Stepping out of the water as a symbol for change is an ancient metaphor! Having studied your collage board, there’s a lot to unpack, from Boticelli’s Birth of Venus to Polanski’s horror film Rosemary’s Baby. How did this research process all begin?
It really came from my summers in Zwitserland and taking it all in when I got back. The ideas in the collection came by just starting with this concept and thinking about ideas that could work, mostly with a focus on the combination of cut and print, something I already worked on in my earlier years.
Would you consider specialising in cut and print in the future?
I’m open to everything! The nicest thing for me would to be something broad in the beginning, I want to avoid becoming only known as the “cut & print designer”. Yes, I did my master now, but I would still like to experience and experiment with a lot of things. Of course it’s good to specialise at some point, and cut and print are probably something I would be interested in.
You’re still young! You’ve also had the opportunity to team up with KOMONO for their Fall/Winter ’21 collection to design your own sunglasses… what made you opt for the usage of lycra fabric and the classic cat frame?

--------------------

AIM OF THE TASK: In the interview, why does the interviewee prefer something broad at first instead of specializing in cut and print right away? Answer in one to three sentences. The records are separate material and have no connection to the interview above.

ENTRIES:
--------------------

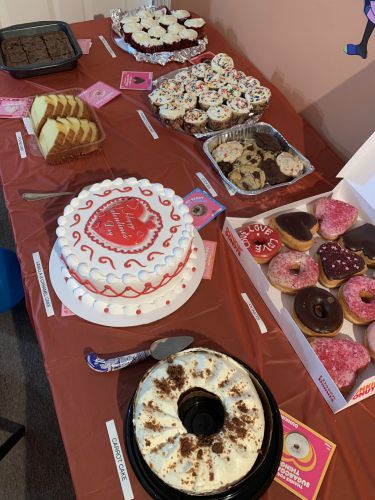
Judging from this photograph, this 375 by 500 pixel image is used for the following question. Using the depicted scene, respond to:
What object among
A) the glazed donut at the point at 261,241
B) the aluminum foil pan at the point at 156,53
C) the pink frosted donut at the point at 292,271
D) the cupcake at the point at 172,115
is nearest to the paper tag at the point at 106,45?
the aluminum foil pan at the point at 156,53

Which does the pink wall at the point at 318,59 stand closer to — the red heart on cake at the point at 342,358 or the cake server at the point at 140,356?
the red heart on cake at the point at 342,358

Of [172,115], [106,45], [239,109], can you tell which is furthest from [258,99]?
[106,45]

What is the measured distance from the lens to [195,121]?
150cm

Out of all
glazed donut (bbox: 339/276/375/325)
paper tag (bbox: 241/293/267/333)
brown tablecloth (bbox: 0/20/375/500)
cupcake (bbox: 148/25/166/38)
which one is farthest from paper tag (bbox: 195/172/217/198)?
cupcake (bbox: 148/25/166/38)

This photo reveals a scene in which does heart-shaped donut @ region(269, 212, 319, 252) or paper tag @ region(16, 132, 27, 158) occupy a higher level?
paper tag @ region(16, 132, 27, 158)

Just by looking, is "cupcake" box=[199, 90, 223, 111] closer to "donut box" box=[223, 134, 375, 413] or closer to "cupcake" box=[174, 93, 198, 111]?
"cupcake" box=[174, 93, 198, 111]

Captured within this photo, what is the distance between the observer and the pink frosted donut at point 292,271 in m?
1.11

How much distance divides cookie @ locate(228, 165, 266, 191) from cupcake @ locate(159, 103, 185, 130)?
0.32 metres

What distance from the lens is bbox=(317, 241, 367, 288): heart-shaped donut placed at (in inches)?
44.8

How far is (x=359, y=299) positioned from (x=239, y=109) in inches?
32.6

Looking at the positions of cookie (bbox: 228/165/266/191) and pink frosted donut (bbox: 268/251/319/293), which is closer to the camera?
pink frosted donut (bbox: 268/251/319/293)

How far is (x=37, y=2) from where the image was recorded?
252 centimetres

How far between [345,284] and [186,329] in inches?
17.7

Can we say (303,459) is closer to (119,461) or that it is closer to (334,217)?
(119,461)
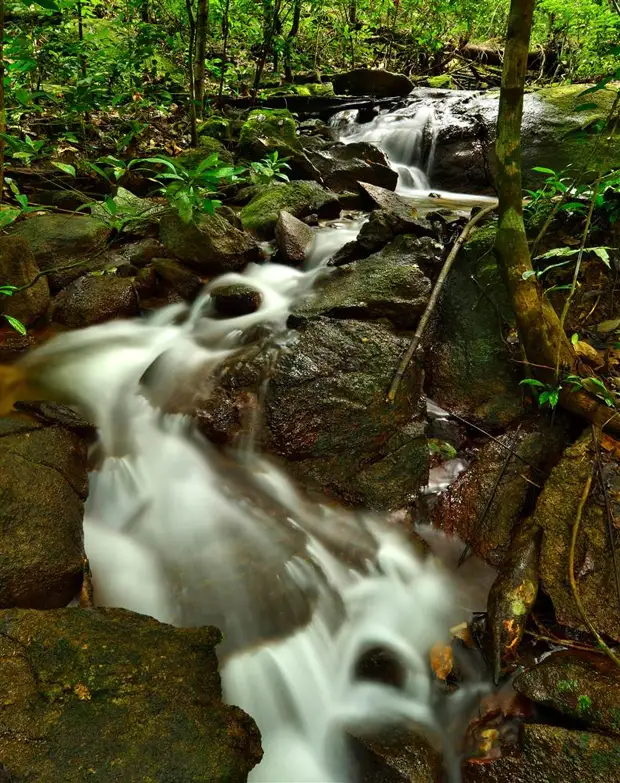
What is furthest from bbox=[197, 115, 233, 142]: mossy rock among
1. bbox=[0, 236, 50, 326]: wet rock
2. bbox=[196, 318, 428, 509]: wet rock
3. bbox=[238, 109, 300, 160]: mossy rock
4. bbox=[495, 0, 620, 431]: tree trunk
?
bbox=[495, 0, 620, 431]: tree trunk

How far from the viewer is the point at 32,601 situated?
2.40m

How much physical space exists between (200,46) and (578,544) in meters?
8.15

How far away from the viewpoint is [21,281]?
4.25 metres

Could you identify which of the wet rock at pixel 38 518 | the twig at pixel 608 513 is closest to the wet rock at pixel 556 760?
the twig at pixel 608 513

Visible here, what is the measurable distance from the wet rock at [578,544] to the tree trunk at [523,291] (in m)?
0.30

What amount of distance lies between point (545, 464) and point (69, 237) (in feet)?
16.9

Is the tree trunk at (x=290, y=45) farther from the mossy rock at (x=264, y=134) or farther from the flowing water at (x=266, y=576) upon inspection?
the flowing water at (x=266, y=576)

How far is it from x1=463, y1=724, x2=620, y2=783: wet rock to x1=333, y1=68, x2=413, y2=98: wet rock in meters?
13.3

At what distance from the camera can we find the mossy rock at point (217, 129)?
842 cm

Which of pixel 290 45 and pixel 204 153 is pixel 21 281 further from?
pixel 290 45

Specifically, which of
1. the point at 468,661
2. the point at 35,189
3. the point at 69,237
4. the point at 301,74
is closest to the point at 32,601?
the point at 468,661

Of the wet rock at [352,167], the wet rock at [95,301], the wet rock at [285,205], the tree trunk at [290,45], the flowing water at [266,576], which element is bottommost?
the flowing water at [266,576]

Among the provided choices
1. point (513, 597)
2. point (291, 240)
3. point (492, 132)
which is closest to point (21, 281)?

--------------------

WRITTEN REPLY: The interviewee wants to avoid becoming known only as the "cut & print designer." Even after completing a master's, the interviewee would still like to experience and experiment with many things.